#### Texte source
-.-.-

Benjamin : (Léger écho) N’essayez pas de régler votre téléviseur, ceci n’est pas une défaillance, nous contrôlons à présent tout ce que vous allez voir et entendre. Apprêtez-vous à entrer dans une nouvelle dimension, une dimension faite non seulement d’images et de sons, mais aussi d’esprit. Une expérience entre réalité et fiction, un champ d’hypothèses entre science et religion, dans une contrée sans fin dont les frontières sont votre imagination. Entrez avec nous dans... le cinéma de Quentin Dupieux. Du du du du du du
Corentin : Je t’arrête tout de suite, notre public est bien trop jeune pour ce genre de références. Ici, on parle de trucs de millenials. J’accueille Benjamin Benoit le millenial pour parler d’un film bizarre. Bonjour Benjamin le millenial.
B : Bonjour à tous, et je veux pas le savoir, regardez au moins le Prisonnier, par exemple. C’est aussi limpide que notre sujet du jour. Aujourd’hui c’est la critique du film Au Poste, mais avant je vous propose un pit-stop nécessaire sur son réalisateur, Quentin Dupieux.
C : Les cool kids des années 90 le connaissent sous le nom de Mr Oizo.
B : Le monsieur est un pilier indispensable du beat et de la house française, et vous connaissez peut-être sa mascotte Flat Eric ou son tube Flat Beat. Il a signé trouzemille collaborations avec les grands pontes de la French Touch, mais ce n’est pas cette partie de sa vie qui nous intéresse aujourd’hui.
[EXTRAIT 1]
Quentin Dupieux alias Mr Oizo est un cinéaste. Deux choses la caractérisent : ils fait des films particulièrement barrés, et il n’en avait jamais tourné en France.
C : Pas très cocorico la French Touch !!
B : J’avoue, c’est scandaleux. Mais les films en eux-mêmes sont à voir. Son tout premier s’appelle Nonfilm, puis en 2007 c’était Steak avec Eric et Ramzy. Donc déjà un sommet d’absurde, mais en 2010 il sort Rubber. Et là, c’est le summum de ce qu’on appelle le high-concept, parce que je peux vous pitcher la chose en trois mots. C’est un pneu tueur. Et encore, ce n’est qu’une intrigue parmi deux, parce qu’on atteint déjà des sommets de méta. Rubber était prédéstiné à rester confidentiel, et a été tourné en moins deux semaines avec deux appareils photos, donc voilà. Un demi-million de budget tout de même.
C : C’était sans doutes de beaux appareils photo.
B : Certes. Puis Wrong, et Wrong Cops, et enfin Réalité en 2015 qui nous ramène à un humour un peu plus accessible, un tout petit peu grand public - jusque là on restait dans le film d’auteur arty, on s’y éloigne un tout petit peu. Alain Chabat, Jonathan Lambert et Eric Wareheim se partagent l’affichent. Je vous recommande, c’est un humour un peu moins quinzième degré. Mais on reste dans carcan bien barré qui joue avec les strates de la réalité. Je vous parle de tout ça pour bien situer Au Poste dans le contexte. Au Poste qui est l’un de ses deux films de 2018, avec Le Daim. C’est avec Jean Dujardin. Je vous tease le scénario, il a l’air incroyable.

-.-.-

#### Données recueillies
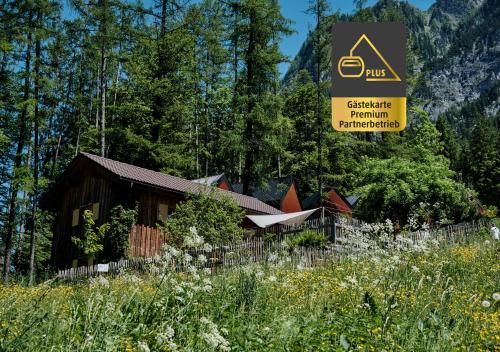 eine kleine Hütte im Wald mit einem Schild in der Unterkunft Älmele - Waldchalets Brandnertal in Brand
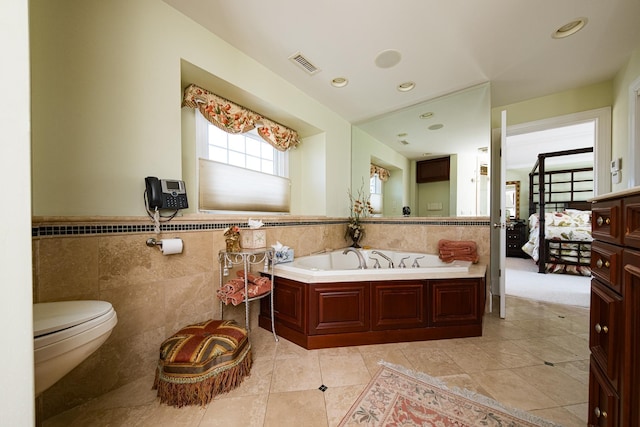 2404 Atlantic Ave, Longport, NJ 08403 - bathroom with tile walls, a bath, tile patterned flooring, a wainscoted wall, and recessed lighting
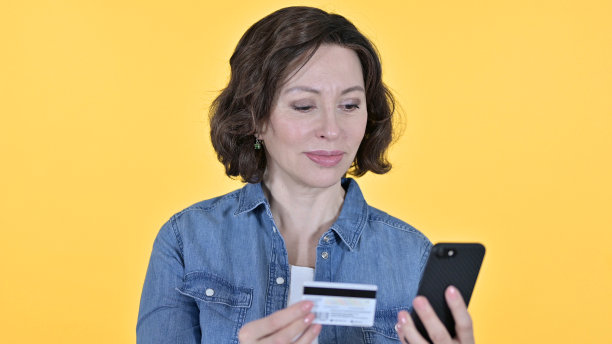 黄色背景的老妇人在智能手机上在线支付图片下载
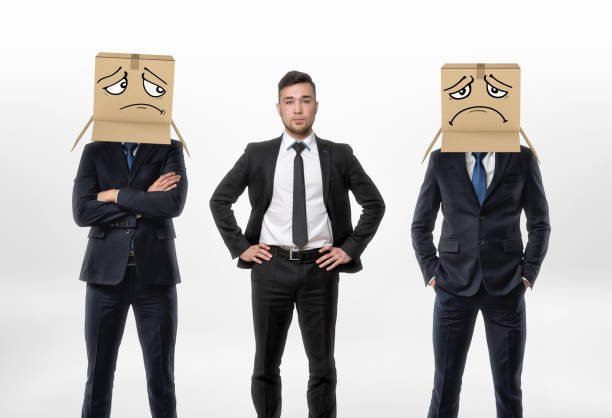 istock One businessman standing between two other men wearing carton boxes 639287888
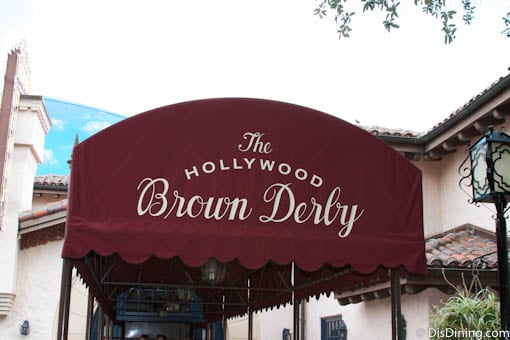 The Hollywood Brown Derby entrance at Disney's Hollywood Studios, marked by a burgundy awning with white script signage.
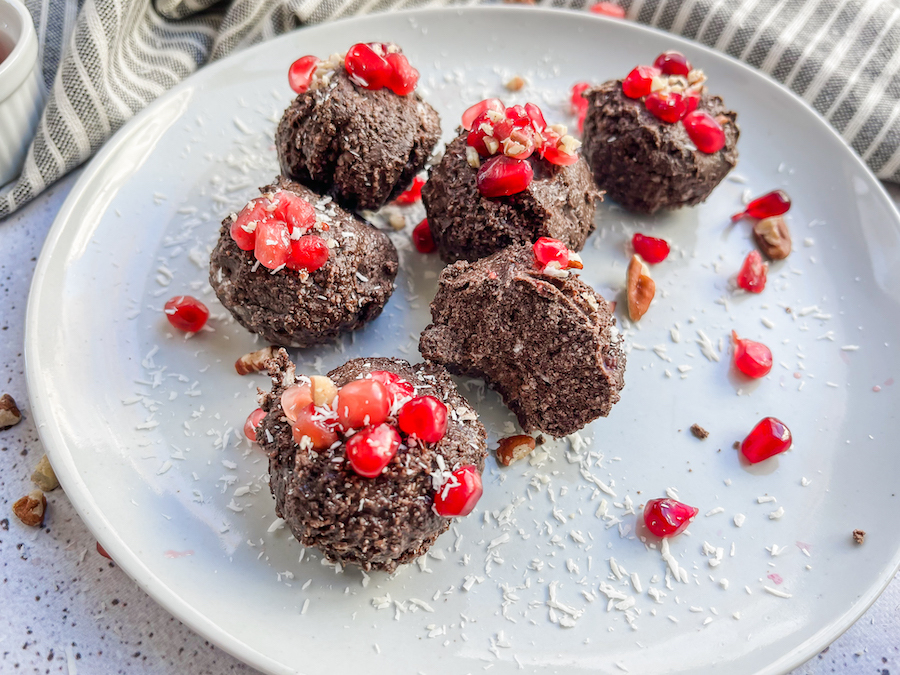 Pomegranate Cocoa Treats one a plate with a bite missing from one.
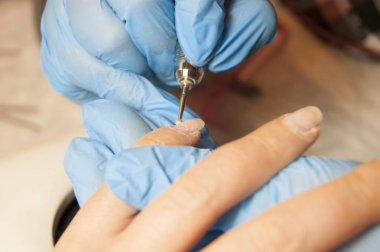 Kadın eli - mavi eldivenli usta müşteriye donanım manikürü yapıyor.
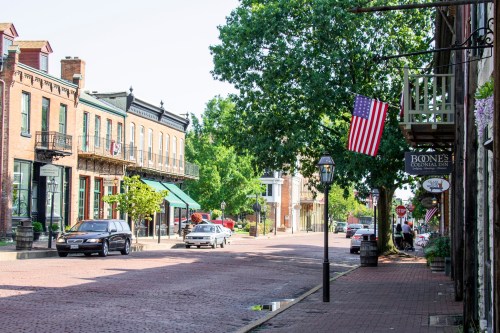 A charming street lined with historic buildings, American flags, and trees, featuring cobblestone pavement and parked cars.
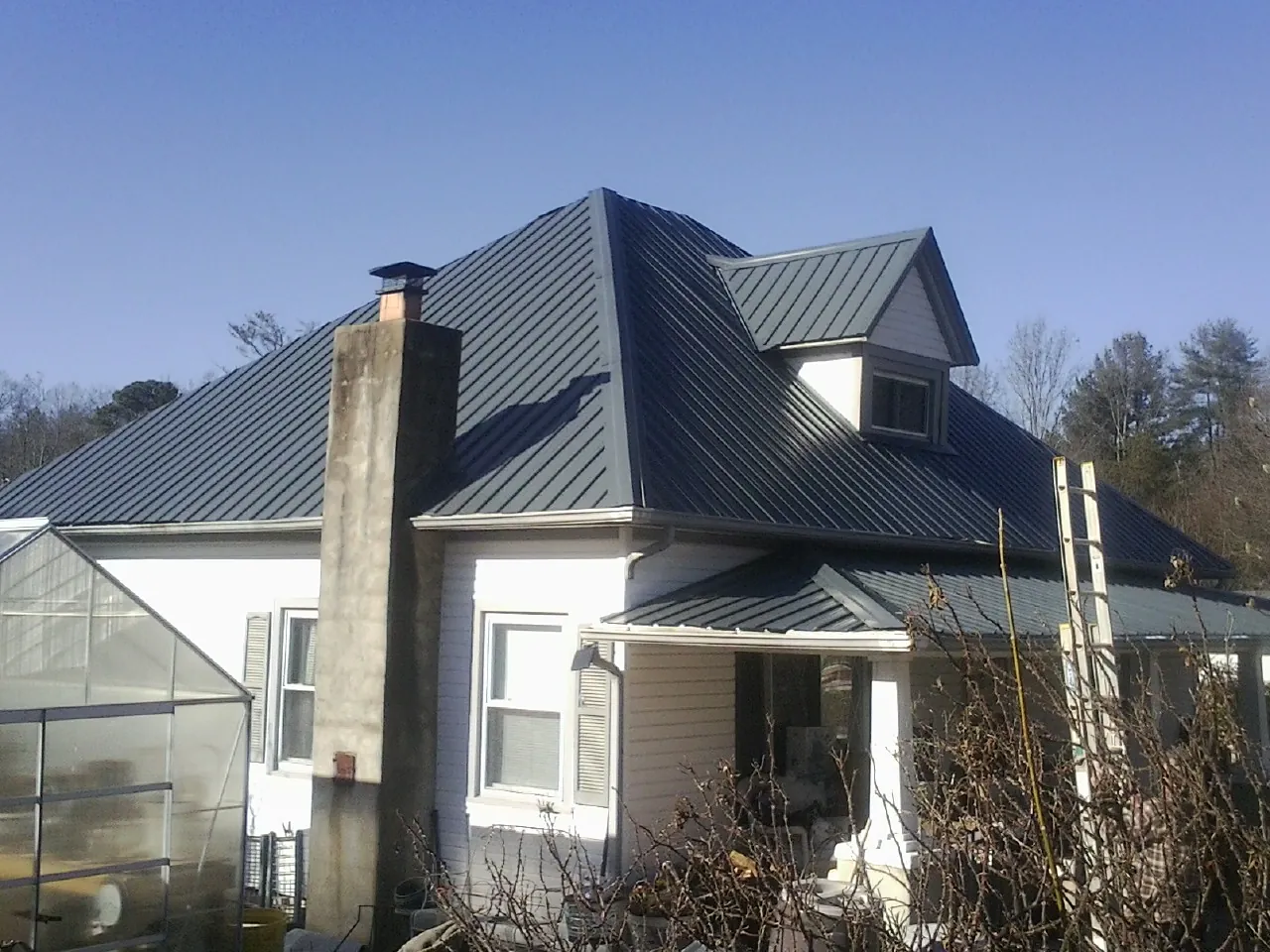 Dark blue standing seam metal roof on a white farmhouse with dormer — Slate & Tile Roof Repair by Roofing Brothers in Blomkest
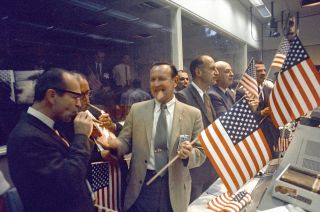 Chris Kraft joins in the celebration for the successful conclusion of the Apollo 11 moon landing mission in Mission Control.
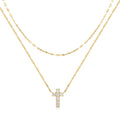 Sterling silver double layer twin diamond cross pendant on a clavicle chain.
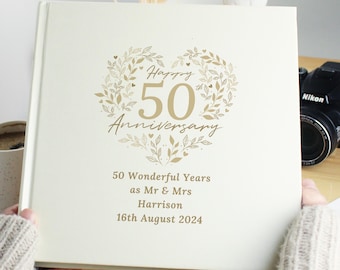 May include: A cream-coloured photo album with a gold heart design and the text "Happy 50th Anniversary". The album also includes the text "50 Wonderful Years as Mr & Mrs Harrison 16th August 2024".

-.-.-

#### Consigne 1
Reproduisez tout le passage de la transcription sur Quentin Dupieux, de « B : J’avoue, c’est » jusqu'à « tout de même. ».
#### Consigne 2
Relevez tous les films de Quentin Dupieux cités dans la transcription sur Quentin Dupieux.
#### Consigne 3
D'après la transcription sur Quentin Dupieux, quel était le budget de Rubber ?
La liste ne sert à rien ici.

#### Corrigé 1
B : J’avoue, c’est scandaleux. Mais les films en eux-mêmes sont à voir. Son tout premier s’appelle Nonfilm, puis en 2007 c’était Steak avec Eric et Ramzy. Donc déjà un sommet d’absurde, mais en 2010 il sort Rubber. Et là, c’est le summum de ce qu’on appelle le high-concept, parce que je peux vous pitcher la chose en trois mots. C’est un pneu tueur. Et encore, ce n’est qu’une intrigue parmi deux, parce qu’on atteint déjà des sommets de méta. Rubber était prédéstiné à rester confidentiel, et a été tourné en moins deux semaines avec deux appareils photos, donc voilà. Un demi-million de budget tout de même.

#### Corrigé 2
Nonfilm, Steak, Rubber, Wrong, Wrong Cops, Réalité, Au Poste, Le Daim

#### Corrigé 3
Un demi-million.